◆ Goal of the exercise ◆
For this exercise, repeat the listing below from its first line through the line containing "A: Zebra (plains zebra) (Equus quagga).", exactly as written.

◆ Material for the task ◆
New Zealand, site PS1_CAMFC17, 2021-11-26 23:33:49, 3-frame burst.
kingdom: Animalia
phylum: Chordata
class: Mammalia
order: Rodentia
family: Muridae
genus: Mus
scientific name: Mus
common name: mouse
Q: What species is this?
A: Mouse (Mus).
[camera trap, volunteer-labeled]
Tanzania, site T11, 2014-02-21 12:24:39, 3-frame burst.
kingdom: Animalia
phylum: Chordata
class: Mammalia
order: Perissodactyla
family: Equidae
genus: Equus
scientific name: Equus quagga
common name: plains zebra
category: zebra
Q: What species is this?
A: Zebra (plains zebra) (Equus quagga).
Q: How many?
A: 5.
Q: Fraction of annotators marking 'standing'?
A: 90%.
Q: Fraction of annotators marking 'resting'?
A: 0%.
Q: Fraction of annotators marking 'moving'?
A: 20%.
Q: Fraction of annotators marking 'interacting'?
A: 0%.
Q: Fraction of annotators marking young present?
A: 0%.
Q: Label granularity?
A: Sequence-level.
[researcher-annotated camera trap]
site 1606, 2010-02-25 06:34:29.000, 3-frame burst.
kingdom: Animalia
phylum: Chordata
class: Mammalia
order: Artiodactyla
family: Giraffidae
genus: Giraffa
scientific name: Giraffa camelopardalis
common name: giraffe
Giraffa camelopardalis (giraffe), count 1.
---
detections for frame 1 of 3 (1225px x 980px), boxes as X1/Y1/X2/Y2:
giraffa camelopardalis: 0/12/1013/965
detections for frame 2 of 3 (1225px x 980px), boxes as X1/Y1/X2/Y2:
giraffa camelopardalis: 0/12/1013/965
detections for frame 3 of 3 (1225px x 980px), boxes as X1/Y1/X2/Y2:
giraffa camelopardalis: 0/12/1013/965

◆ Response to the exercise ◆
New Zealand, site PS1_CAMFC17, 2021-11-26 23:33:49, 3-frame burst.
kingdom: Animalia
phylum: Chordata
class: Mammalia
order: Rodentia
family: Muridae
genus: Mus
scientific name: Mus
common name: mouse
Q: What species is this?
A: Mouse (Mus).
[camera trap, volunteer-labeled]
Tanzania, site T11, 2014-02-21 12:24:39, 3-frame burst.
kingdom: Animalia
phylum: Chordata
class: Mammalia
order: Perissodactyla
family: Equidae
genus: Equus
scientific name: Equus quagga
common name: plains zebra
category: zebra
Q: What species is this?
A: Zebra (plains zebra) (Equus quagga).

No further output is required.